WHAT IS ASKED:
Edit the part of the items that opens with the line containing "Given the list" and runs through the end of the items, replacing "furthest" with "farthest" and keeping everything else unchanged.

PROVIDED DATA:
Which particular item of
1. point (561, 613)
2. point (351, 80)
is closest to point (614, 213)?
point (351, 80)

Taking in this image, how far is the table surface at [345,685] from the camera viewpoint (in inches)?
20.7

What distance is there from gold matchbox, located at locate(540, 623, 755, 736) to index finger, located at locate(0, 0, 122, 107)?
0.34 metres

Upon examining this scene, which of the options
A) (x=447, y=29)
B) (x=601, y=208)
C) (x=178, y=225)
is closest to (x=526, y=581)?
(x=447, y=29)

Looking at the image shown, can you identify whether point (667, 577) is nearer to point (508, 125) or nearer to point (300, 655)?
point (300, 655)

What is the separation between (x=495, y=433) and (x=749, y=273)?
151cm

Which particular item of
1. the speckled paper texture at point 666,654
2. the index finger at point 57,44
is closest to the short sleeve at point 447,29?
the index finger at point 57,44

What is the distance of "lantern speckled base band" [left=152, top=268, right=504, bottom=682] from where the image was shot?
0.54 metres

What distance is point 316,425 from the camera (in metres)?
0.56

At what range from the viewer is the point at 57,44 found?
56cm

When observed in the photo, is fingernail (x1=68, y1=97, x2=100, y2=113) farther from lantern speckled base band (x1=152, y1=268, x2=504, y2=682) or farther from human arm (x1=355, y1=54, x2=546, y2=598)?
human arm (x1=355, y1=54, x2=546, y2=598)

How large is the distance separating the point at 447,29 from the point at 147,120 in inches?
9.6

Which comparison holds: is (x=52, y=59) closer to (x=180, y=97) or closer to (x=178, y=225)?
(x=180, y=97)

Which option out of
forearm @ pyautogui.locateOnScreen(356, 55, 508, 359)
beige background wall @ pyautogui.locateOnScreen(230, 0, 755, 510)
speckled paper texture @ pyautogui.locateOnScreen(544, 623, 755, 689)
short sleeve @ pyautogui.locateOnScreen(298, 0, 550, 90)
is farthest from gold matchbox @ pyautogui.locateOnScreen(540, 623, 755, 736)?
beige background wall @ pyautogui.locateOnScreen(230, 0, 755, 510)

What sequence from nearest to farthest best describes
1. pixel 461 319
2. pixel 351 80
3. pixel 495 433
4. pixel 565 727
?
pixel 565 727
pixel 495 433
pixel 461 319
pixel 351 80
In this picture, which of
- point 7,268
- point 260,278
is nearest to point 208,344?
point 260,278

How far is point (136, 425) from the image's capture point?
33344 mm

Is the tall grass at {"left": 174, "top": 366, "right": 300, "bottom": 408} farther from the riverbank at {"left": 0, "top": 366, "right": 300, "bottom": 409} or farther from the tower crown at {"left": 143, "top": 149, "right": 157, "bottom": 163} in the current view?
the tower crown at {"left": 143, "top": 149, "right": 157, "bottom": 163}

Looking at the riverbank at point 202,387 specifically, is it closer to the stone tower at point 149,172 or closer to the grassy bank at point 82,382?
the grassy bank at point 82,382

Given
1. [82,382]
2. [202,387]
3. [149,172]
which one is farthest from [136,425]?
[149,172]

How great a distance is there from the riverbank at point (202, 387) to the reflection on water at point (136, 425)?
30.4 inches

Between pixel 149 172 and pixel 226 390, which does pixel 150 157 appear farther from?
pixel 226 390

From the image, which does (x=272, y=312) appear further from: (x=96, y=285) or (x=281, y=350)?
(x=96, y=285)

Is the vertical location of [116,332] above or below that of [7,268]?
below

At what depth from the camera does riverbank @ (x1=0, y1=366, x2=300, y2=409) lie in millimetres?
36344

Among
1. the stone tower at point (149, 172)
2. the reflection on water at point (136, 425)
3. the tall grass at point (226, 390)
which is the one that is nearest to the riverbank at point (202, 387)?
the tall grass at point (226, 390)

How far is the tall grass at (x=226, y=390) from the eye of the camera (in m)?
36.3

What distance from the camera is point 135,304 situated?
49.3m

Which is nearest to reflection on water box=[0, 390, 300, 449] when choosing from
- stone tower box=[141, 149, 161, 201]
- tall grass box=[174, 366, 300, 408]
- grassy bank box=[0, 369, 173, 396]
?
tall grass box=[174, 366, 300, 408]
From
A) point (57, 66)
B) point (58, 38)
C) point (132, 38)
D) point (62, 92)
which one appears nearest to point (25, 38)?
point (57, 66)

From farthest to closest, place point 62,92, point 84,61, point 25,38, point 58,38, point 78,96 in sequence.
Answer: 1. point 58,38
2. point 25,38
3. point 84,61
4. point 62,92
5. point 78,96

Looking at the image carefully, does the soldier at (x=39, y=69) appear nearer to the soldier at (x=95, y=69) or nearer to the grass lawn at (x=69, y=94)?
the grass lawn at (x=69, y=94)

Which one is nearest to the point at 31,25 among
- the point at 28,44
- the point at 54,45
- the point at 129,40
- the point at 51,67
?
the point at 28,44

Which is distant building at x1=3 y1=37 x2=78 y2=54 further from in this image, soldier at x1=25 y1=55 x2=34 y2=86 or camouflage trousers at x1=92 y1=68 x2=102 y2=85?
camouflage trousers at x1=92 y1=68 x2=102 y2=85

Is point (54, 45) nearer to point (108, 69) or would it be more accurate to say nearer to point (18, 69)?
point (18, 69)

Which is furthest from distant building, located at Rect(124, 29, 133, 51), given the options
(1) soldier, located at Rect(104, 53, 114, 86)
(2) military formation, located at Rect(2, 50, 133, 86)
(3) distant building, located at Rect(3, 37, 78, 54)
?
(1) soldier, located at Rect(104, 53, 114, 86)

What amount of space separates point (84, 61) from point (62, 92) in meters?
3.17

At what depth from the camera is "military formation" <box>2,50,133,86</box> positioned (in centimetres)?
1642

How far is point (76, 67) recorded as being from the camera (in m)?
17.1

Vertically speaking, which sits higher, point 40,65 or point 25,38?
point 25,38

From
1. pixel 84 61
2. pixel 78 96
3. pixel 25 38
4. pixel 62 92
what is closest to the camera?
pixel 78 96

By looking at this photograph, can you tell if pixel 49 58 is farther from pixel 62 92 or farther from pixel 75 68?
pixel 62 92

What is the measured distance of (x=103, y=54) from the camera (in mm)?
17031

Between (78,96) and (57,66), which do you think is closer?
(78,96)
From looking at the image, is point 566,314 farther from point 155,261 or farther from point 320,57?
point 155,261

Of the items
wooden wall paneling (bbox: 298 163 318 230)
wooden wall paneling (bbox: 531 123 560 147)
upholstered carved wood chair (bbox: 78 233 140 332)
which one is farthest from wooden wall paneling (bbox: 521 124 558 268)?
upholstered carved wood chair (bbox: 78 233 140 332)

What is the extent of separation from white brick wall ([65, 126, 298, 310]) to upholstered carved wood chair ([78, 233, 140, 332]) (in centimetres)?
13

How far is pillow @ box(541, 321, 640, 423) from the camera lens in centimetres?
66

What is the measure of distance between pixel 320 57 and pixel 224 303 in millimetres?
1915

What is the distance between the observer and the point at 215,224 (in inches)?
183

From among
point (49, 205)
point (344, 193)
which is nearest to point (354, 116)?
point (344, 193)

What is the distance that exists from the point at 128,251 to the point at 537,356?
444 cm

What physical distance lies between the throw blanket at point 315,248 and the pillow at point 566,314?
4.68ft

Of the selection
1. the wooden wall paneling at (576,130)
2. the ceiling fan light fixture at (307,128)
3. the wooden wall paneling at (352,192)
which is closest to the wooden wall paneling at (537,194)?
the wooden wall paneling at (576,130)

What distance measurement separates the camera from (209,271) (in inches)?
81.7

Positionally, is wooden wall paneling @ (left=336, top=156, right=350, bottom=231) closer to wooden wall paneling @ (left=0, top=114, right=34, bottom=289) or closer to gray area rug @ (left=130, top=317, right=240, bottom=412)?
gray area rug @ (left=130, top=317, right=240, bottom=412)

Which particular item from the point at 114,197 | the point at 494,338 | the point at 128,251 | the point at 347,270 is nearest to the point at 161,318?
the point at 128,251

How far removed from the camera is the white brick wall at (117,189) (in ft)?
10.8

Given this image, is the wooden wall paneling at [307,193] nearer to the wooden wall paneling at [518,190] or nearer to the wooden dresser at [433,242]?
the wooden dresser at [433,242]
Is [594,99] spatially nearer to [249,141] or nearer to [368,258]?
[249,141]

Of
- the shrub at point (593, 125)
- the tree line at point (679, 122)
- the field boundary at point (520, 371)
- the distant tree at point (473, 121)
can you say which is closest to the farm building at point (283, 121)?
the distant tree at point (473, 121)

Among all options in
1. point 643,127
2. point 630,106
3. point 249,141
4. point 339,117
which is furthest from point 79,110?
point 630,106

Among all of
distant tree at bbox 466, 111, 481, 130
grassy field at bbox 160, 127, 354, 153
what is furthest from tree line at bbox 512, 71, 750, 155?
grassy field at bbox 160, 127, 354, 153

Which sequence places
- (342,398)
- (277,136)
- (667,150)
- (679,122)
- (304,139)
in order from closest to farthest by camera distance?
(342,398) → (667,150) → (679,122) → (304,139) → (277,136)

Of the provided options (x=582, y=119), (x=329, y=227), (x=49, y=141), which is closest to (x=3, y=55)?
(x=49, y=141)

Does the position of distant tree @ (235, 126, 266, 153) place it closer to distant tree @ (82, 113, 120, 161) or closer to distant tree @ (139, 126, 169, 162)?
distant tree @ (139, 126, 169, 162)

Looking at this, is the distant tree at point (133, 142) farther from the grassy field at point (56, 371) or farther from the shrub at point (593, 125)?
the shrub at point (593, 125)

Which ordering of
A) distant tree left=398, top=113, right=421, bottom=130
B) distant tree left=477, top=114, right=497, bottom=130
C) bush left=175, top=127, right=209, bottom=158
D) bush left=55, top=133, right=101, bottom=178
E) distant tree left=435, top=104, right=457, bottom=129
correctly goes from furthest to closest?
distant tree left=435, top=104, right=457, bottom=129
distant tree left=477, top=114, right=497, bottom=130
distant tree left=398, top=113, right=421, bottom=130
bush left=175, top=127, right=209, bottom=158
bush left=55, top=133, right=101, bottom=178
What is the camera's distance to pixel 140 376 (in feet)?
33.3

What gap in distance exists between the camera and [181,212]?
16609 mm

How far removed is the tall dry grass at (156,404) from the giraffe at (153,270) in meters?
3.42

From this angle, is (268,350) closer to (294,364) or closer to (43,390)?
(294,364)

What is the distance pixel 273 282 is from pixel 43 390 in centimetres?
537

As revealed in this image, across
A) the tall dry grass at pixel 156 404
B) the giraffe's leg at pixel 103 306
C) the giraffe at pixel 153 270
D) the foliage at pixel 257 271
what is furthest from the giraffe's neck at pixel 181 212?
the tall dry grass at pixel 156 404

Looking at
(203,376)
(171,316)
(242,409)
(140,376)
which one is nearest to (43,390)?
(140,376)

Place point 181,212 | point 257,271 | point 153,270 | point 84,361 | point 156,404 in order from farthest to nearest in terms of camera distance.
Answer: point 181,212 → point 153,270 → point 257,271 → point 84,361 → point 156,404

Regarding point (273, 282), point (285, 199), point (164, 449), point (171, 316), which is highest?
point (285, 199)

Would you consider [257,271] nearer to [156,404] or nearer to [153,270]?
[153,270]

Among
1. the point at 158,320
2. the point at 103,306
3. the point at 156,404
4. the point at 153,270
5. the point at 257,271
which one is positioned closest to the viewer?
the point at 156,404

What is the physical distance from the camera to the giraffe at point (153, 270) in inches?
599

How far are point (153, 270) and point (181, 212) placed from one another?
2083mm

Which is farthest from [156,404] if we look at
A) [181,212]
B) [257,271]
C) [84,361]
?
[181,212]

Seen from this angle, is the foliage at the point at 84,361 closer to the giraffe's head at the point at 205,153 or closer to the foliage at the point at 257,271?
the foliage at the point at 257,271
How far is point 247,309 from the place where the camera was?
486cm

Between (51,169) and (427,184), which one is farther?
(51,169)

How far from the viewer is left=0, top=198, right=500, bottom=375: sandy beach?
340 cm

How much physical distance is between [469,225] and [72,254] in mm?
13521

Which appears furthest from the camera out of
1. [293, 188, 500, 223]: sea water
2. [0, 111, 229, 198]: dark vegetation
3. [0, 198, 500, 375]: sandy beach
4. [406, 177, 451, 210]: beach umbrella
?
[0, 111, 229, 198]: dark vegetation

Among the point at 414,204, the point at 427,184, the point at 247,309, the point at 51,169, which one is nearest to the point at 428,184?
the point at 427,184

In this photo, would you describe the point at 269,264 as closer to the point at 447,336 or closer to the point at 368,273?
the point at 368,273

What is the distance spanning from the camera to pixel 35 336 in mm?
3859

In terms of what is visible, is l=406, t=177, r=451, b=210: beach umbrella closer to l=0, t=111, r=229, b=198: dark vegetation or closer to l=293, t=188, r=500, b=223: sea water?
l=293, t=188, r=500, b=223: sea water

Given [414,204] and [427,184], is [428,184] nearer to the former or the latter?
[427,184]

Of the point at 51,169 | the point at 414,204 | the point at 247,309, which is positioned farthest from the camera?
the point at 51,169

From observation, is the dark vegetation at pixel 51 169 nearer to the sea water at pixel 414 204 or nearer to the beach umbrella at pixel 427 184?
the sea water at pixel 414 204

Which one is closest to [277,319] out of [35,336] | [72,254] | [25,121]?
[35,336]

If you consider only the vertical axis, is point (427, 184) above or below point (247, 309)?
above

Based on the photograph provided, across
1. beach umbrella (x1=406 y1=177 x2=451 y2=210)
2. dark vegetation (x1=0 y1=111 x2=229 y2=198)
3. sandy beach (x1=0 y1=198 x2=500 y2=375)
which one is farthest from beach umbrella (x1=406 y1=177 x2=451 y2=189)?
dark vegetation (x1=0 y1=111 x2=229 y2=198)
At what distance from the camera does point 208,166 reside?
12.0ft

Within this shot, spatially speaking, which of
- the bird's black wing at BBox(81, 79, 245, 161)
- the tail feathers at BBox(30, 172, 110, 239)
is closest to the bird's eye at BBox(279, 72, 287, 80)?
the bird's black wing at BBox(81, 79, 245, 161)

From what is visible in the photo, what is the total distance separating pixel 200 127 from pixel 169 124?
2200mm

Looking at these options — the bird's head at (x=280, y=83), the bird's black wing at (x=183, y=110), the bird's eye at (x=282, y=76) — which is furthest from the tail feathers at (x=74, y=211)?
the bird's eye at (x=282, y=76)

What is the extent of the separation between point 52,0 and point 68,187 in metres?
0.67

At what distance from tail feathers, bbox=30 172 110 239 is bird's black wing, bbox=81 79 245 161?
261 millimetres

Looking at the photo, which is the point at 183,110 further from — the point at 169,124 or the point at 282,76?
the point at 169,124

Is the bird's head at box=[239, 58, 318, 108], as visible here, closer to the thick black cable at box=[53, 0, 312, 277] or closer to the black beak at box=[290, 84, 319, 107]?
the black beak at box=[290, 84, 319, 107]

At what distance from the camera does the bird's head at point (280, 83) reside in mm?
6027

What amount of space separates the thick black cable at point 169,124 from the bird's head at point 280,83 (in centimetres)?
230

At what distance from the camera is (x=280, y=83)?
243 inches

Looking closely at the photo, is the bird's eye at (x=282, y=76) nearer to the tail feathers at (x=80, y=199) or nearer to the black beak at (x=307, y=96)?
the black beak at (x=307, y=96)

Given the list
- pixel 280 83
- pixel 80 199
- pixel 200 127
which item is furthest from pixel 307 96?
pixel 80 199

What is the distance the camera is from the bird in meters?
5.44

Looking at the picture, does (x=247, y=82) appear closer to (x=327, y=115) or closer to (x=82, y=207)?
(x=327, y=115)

RESULT OF THIS TASK:
Given the list
- pixel 280 83
- pixel 80 199
- pixel 200 127
which item is farthest from pixel 307 96?
pixel 80 199

What is the distance the camera is from the bird in meters?
5.44

Looking at the picture, does (x=247, y=82) appear closer to (x=327, y=115) or closer to (x=82, y=207)?
(x=327, y=115)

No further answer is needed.